**Exercise material**:
* * * * *
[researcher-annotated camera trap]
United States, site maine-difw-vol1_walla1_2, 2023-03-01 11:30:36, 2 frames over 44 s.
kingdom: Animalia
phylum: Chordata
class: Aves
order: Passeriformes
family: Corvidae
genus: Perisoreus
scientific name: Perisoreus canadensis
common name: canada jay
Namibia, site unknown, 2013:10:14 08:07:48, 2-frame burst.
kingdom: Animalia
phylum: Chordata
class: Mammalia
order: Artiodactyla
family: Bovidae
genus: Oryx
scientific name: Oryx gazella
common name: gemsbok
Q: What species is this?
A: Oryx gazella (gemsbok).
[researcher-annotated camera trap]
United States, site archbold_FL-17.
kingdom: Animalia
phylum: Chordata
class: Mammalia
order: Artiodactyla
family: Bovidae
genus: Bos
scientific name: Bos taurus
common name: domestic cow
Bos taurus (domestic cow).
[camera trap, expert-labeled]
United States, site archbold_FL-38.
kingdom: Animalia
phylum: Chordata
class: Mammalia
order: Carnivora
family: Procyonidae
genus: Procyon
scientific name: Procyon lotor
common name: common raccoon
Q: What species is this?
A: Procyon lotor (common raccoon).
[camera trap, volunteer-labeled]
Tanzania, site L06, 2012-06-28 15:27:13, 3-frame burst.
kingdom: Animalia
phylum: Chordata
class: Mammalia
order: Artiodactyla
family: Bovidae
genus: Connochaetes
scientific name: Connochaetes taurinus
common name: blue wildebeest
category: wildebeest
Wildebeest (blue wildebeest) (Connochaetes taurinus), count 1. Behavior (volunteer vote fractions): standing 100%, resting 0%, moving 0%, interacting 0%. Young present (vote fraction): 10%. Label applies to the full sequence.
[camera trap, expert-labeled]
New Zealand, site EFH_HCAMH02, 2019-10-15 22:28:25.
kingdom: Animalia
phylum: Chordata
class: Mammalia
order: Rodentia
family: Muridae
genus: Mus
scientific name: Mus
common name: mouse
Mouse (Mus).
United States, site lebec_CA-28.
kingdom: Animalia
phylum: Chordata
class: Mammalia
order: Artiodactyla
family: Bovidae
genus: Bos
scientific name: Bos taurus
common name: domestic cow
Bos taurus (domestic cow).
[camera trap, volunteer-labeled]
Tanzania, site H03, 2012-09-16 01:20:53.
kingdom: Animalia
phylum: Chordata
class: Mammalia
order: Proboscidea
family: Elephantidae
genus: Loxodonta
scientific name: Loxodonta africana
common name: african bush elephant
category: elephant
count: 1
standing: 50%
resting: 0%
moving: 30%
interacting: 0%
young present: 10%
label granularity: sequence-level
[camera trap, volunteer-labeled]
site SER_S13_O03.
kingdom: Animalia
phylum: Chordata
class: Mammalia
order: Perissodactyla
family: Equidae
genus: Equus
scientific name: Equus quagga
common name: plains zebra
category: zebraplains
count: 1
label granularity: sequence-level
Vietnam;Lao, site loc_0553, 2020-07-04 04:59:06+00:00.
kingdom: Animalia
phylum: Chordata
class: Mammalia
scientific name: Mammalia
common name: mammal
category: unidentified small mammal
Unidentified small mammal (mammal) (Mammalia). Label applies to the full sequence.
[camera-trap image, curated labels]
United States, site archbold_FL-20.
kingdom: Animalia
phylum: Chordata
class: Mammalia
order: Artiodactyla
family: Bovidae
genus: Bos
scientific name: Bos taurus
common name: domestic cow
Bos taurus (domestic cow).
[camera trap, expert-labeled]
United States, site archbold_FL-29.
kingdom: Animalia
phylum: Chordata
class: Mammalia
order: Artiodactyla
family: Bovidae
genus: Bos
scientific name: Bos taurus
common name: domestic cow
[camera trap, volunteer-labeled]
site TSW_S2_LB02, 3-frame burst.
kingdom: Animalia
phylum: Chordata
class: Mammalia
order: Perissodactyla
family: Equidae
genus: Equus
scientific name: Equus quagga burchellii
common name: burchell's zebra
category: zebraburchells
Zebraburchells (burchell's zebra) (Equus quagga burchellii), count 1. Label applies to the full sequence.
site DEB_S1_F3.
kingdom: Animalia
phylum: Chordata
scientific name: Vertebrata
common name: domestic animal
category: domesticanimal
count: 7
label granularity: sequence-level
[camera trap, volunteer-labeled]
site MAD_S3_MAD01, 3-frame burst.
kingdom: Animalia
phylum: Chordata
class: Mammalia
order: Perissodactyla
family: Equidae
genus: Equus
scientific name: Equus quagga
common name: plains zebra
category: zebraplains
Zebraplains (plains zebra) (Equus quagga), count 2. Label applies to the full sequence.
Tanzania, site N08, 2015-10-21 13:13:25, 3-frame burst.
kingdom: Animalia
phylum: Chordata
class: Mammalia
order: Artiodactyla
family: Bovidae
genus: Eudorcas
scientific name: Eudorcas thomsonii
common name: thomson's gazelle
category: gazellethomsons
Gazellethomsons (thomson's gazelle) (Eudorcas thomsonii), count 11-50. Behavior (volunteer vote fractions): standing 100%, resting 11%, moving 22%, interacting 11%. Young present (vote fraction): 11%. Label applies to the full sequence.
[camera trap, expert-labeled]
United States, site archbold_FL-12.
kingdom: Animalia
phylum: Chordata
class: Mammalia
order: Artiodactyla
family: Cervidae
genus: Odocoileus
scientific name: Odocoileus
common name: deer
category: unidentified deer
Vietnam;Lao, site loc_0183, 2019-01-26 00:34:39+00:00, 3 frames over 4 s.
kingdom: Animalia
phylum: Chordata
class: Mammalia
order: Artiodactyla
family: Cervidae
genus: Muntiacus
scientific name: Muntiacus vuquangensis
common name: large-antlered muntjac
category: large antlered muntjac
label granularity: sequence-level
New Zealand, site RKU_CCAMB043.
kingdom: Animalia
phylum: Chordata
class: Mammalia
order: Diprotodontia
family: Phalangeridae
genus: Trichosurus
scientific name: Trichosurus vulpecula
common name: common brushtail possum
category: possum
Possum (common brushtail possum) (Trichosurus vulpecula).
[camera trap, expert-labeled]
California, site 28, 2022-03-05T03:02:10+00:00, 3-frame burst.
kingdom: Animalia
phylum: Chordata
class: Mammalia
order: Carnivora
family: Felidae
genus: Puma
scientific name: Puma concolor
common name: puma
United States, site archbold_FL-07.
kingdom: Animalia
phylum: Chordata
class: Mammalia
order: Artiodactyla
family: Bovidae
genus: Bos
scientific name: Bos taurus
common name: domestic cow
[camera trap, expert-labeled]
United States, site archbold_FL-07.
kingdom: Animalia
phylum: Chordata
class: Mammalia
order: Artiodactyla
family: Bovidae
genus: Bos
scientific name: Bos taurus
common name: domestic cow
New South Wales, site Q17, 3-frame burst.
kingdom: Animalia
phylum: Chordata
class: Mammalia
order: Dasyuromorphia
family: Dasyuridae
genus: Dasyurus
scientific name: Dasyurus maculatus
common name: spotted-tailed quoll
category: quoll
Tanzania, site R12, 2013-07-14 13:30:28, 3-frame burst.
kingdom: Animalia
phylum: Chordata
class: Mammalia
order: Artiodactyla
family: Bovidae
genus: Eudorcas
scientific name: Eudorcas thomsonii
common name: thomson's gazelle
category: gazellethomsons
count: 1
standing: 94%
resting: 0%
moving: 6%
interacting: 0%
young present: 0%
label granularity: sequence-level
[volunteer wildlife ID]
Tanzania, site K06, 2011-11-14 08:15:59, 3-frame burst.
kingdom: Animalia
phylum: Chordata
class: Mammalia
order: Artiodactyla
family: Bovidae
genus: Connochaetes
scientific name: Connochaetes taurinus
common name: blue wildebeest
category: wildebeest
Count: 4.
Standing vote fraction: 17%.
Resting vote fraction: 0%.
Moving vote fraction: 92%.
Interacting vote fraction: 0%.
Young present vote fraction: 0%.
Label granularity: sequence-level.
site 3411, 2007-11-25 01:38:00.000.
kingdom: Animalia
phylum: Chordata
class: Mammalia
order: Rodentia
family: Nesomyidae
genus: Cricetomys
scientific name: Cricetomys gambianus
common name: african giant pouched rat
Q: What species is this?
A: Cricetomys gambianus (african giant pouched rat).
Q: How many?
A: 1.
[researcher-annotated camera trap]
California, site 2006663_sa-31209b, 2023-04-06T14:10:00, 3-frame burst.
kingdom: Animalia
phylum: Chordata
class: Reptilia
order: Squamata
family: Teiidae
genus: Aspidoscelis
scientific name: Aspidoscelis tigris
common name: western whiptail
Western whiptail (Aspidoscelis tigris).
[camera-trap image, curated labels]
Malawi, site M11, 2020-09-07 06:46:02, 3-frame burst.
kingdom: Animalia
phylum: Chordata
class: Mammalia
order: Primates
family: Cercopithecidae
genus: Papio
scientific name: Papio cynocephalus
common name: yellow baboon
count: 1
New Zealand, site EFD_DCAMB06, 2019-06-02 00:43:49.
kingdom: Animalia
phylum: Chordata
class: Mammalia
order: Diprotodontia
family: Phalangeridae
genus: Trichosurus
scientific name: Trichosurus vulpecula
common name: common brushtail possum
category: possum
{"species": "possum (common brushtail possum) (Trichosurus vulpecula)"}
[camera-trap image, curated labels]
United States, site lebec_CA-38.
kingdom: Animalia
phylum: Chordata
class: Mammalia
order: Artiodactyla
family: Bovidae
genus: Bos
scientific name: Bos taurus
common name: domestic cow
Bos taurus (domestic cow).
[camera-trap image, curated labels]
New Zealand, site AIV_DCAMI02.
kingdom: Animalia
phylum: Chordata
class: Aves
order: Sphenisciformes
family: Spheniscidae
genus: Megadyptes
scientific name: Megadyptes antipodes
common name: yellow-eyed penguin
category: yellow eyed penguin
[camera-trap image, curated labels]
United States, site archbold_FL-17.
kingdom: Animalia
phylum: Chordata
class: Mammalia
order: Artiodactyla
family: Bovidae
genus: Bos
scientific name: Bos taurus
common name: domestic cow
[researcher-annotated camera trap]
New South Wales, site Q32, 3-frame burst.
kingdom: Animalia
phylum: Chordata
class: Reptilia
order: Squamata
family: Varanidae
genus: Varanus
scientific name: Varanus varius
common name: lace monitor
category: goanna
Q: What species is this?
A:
* * * * *
**Problem to work on**: Count every line of the records above in which the string "South" appears. The number alone is to be given.

**Solution for this task**: 2